The CEO of Caesar’s Casino’s, once a professor at Harvard, famously said that running an experiment without a control group was one of the three things that could get you fired from his company (the other two being stealing and sexual harassment).

The British government has recently been experimenting with new, and often more effective and less obviously annoying, ways of influencing people’s behaviour. British Prime Minister David Cameron set up the “behavioural insight team” inside the cabinet office shortly after being elected. It is nicknamed the “Nudge Unit,” after a book on behavioural economics called Nudge: Improving Decisions about Health, Wealth and Happiness by Cass Sunstein and David Thaler.

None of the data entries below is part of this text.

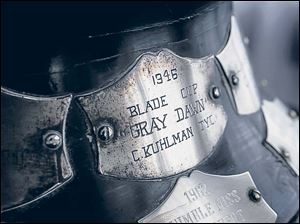 Engraving plates cover the base of The Toledo Blade Trophy, also called the Blade Cup.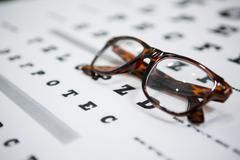 Close-up of spectacles on eye chart Stock Photos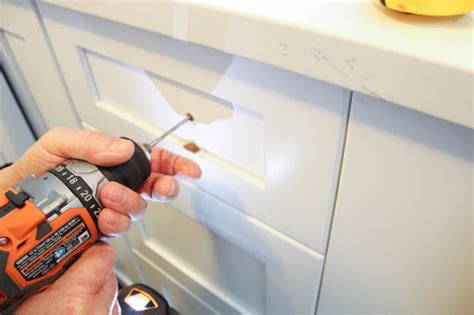 installing drawer pulls how to install cabinet knobs with a template a trick for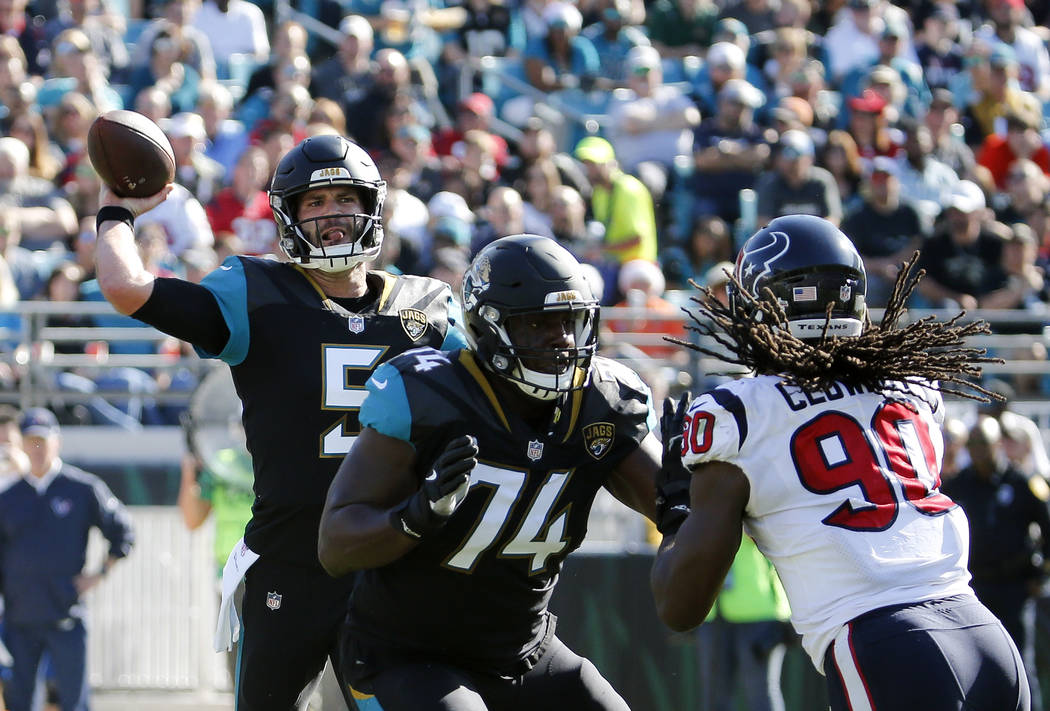 Jacksonville Jaguars quarterback Blake Bortles (5) throws a pass as offensive lineman Cam Robinson (74) blocks Houston Texans defensive end Jadeveon Clowney (90) during the first half of an NFL fo ...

The “nudge” concept comes from the idea of gently steering people to do what is in their own best interests, but using clever and often invisible “nudges” rather than traditional nanny-state measures such as bans, taxes or publicity campaigns. Bans and taxes are heavy-handed and often surprisingly ineffective, while publicity campaigns can be both costly and of uncertain effectiveness.

Economist websites are now full of legends about the surprising success of the nudge approach. People in cafeterias often buy what is at eye-level, so why not put the salads and apples there instead of the burger menu? Many workers don’t sign up for voluntary retirement contributions when they start a new job, so why not make signing up the default option and let them opt-out if they choose?

The BBC reports that the Nudge Unit managed to increase organ donor volunteers in the U.K. by over 100,000 people just by subtle changes to the opt-in/opt-out choices and wording on the forms for driver licence renewal.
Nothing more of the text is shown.